+++ Excerpted data

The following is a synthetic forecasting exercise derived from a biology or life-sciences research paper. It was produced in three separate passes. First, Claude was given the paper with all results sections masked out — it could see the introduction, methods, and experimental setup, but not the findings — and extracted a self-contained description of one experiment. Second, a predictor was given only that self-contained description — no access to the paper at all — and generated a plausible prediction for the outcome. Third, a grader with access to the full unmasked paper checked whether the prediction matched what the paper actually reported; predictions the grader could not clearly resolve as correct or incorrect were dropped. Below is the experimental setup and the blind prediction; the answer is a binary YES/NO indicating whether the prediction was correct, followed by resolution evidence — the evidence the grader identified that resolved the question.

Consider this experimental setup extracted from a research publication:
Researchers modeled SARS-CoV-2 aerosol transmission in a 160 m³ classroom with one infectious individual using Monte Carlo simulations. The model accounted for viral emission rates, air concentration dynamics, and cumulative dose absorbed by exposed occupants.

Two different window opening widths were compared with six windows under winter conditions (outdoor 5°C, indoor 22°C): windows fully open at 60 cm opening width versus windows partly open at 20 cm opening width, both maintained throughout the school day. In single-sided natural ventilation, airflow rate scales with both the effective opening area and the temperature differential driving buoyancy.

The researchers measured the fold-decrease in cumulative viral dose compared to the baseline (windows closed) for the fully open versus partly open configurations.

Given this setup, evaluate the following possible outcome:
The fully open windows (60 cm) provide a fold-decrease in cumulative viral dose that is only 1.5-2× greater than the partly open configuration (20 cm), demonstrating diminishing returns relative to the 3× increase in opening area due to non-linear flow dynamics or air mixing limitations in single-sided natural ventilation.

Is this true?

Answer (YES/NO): NO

++++++

-- Requirement --
Type the records out again. Match them exactly.

-- Solution to this problem --
The following is a synthetic forecasting exercise derived from a biology or life-sciences research paper. It was produced in three separate passes. First, Claude was given the paper with all results sections masked out — it could see the introduction, methods, and experimental setup, but not the findings — and extracted a self-contained description of one experiment. Second, a predictor was given only that self-contained description — no access to the paper at all — and generated a plausible prediction for the outcome. Third, a grader with access to the full unmasked paper checked whether the prediction matched what the paper actually reported; predictions the grader could not clearly resolve as correct or incorrect were dropped. Below is the experimental setup and the blind prediction; the answer is a binary YES/NO indicating whether the prediction was correct, followed by resolution evidence — the evidence the grader identified that resolved the question.

Consider this experimental setup extracted from a research publication:
Researchers modeled SARS-CoV-2 aerosol transmission in a 160 m³ classroom with one infectious individual using Monte Carlo simulations. The model accounted for viral emission rates, air concentration dynamics, and cumulative dose absorbed by exposed occupants.

Two different window opening widths were compared with six windows under winter conditions (outdoor 5°C, indoor 22°C): windows fully open at 60 cm opening width versus windows partly open at 20 cm opening width, both maintained throughout the school day. In single-sided natural ventilation, airflow rate scales with both the effective opening area and the temperature differential driving buoyancy.

The researchers measured the fold-decrease in cumulative viral dose compared to the baseline (windows closed) for the fully open versus partly open configurations.

Given this setup, evaluate the following possible outcome:
The fully open windows (60 cm) provide a fold-decrease in cumulative viral dose that is only 1.5-2× greater than the partly open configuration (20 cm), demonstrating diminishing returns relative to the 3× increase in opening area due to non-linear flow dynamics or air mixing limitations in single-sided natural ventilation.

Is this true?

Answer (YES/NO): NO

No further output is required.